O QUE FAZER =>
1 - Cite o trecho sobre as irmãs pobres de São Damião a partir da passagem que começa com as palavras "3. Em 1219, Hugolino" até a que termina com "de mulheres pobres.".
2 - Traduza para o inglês esta frase do trecho sobre as irmãs pobres de São Damião: "O fenômeno se manifesta de modo muito particular na Itália setentrional e central."
3 - Por favor, apresente a continuação do trecho sobre as irmãs pobres de São Damião, começando logo após a última frase dele.

1. Na época do surgimento da vida das irmãs pobres de São Damião, lideradas pela figura de Clara de Assis, houve uma proliferação de movimentos religiosos femininos que se inseriam na corrente pauperistica, ou seja, num desejo bastante difundido de se viver mais profundamente a pobreza evangélica como virtude e prática. No começo dos anos 1000 até início de 1200 vão aparecendo grupos de mulheres que se sentem chamadas a uma vida de contemplação caracterizada por forte acentuação na pobreza, não apenas pessoalmente, como eremita, mas também através de vida comum. Normalmente, esses movimentos giravam em torno de uma mulher, que com dons especiais, reunia em sua própria casa as que quisessem optar por tal gênero de vida. O fenômeno se manifesta de modo muito particular na Itália setentrional e central. Não se pode dizer com certeza até que ponto o movimento recebeu influência de Francisco, de seu movimento e seguidores. Cada grupo desses tinha sua própria história. É possível que, eventualmente, frades tenham encontrado mulheres de tais grupamentos e que tivessem exercido influência sobre tais grupos.
2. O fenômeno é particularmente intenso no período da história que estamos traçando com relação a São Damião. No clima espiritual que vivia a Igreja vão aparecendo esses grupos que querem viver sem posses. São Damião, em torno de 1218, começa a crescer e vai assumindo as características de um mosteiro. O Papa Honório III delega o Cardeal Hugolino de Segni como “cuidador” desses novos mosteiros femininos de pobres que iam surgindo. Ele tentará colocar ordem na espontaneidade e nas diferenças. O escrito do Papa o autoriza a aceitar, em nome da Santa Sé apostólica, edifícios e terrenos onde vivem estas mulheres. Fala-se em mulheres pobres dos vales de Espoleto e da Toscana, caracterizando-as com elementos específicos: opção pela pobreza em comum, sem nada possuir sob o céu; privilégio de isenção, isto é, não dependência dos bispos, não precisando pagar impostos, pedágios, dízimos e outras taxas semelhantes devido à pobreza. Esses novos grupos deveriam se reger pela Regra de São Bento. No fundo, desejava-se colocar ordem na casa.
3. Em 1219, Hugolino escreve uma Forma vivendi para São Damiao, para aquela que ele considerava a sua Ordem. Apoiava-se na Regra de São Bento e acrescentava outros elementos com caraterísticas de uma verdadeira Regra. Como Clara se situa diante desta novidade? Ela tinha o escrito de Francisco como sua forma de viver. Não conhecemos sua reação. Podemos intuir que ele tenha decidido dar tempo ao tempo para ver como seu instituto evoluiria. São Damião parecia muito diferente comparado com outros mosteiros de mulheres pobres.

DADOS FORNECIDOS =>
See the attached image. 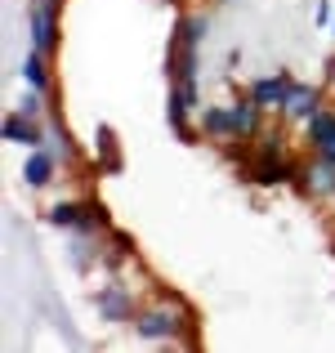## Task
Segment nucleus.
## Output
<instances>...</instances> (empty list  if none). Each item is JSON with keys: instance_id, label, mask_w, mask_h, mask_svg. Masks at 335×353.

RESPOSTAS DOS EXERCÍCIOS =>
1 -
3. Em 1219, Hugolino escreve uma Forma vivendi para São Damiao, para aquela que ele considerava a sua Ordem. Apoiava-se na Regra de São Bento e acrescentava outros elementos com caraterísticas de uma verdadeira Regra. Como Clara se situa diante desta novidade? Ela tinha o escrito de Francisco como sua forma de viver. Não conhecemos sua reação. Podemos intuir que ele tenha decidido dar tempo ao tempo para ver como seu instituto evoluiria. São Damião parecia muito diferente comparado com outros mosteiros de mulheres pobres.

2 - The phenomenon appears in a very particular way in northern and central Italy.

3 -
4. Em torno de 1220 ou um pouco antes, ingressam na sororidade (fraternidade de irmãs) algumas vocações enviadas por Francisco, que cuida da vida daquela casa mandando novas plantinhas. Nesta circunstância, manifesta-se a personalidade da mãe das irmãs pobres (esta parece ter sido a designação mais primitiva das irmãs de Santa Clara) e sua profunda liberdade interior, mesmo com relação a Francisco. Ele manda cinco jovens. Tudo indica que não o fez uma vez só, ou seja, que de quando em vez mostrava a jovens o caminho que levava a São Damião. Desta vez, Clara recebe quatro, não achando idônea a quinta. A testemunha que conta o episódio fala do espirito de profecia da madre (mãe). Talvez não se tratasse tanto de espirito de profecia, mas de sensibilidade para o discernimento, dom humano que resulta da docilidade ao Espírito. Vale transcrever o depoimento da Irma Cecilia, filha de Messer Gualtieri Cacciaguera de Spello: ”Também disse que dona Clara tinha espirito de profecia. Num dia em que São Francisco mandou cinco mulheres para serem recebidas no mosteiro, ela se levantou e recebeu quatro, dizendo que não ia aceitar a quinta porque não perseveraria no mosteiro... depois acabou recebendo-a pelo muito que importunou, mas mulher ficou só meio ano” (Processo 6,15)
5. Este episódio mostra algo a respeito de problemas concretos de uma comunidade nos seus inícios, manifesta a atenção de Clara ao valor fundamental de uma vocação ou chamamento: a divina inspiração que considerava requisito essencial para abraçar a Forma de vita. Em maio deste ano entra em São Damião Irmã Cristiana de Messer Bernardo de Suppo de Assis que conhecia Clara quando mocinha, porque morava na sua casa. Dando seu testemunho no Processo, ela contará pormenores da fuga que certamente só ele conhecia (13,1). No ano seguinte chega uma outra concidadã: irmã Inês de Oportulo, molto mammola, ou seja, ainda criança. Contará quanto ficou impressionada no primeiro período do mosteiro: lembrava-se do cilício feito de pelos de cavalo trançados que Clara usava. A nova irmã tentou usá-lo por três dias, mas não aguentou. Tudo isso denota o clima de família que respirava a sororidade (fraternidade de irmãs).
6. Nesse interim, O cardeal Hugolino deseja conhecer Clara. Sua fama tinha chegado até ele. Na Páscoa de 1220, ele se encontra em Assis e se dirige a São Damião. Fica fascinado com a personalidade desta jovem que conversa com ele com toda simplicidade. Clara, nesta altura, está com 27 anos. Quando conversam a respeito do Corpo de Cristo, o prelado experimenta uma profunda alegria quando se dá conta de que tudo o que Clara diz vem de uma íntima fonte de vida interior vivida com o Senhor na qualidade de amado e amada. Voltando depois ao lugar de trabalho sente saudades desse encontro. Escrevendo a Clara designa-a de mãe de sua salvação, confiando-lhe sua alma e seu espírito. Em seu Escrito, Hugolino exprime um sentido profundo da missão da mulher consagrada, que entregando-se sem reserva, com Cristo, gera irmãos para a vida da graça. Clara crescerá nesta consciência, vivendo sua vocação numa dimensão materna e mariana, como colaboradora de Deus e aquela que soergue os membros frágeis do Corpo inefável de Cristo.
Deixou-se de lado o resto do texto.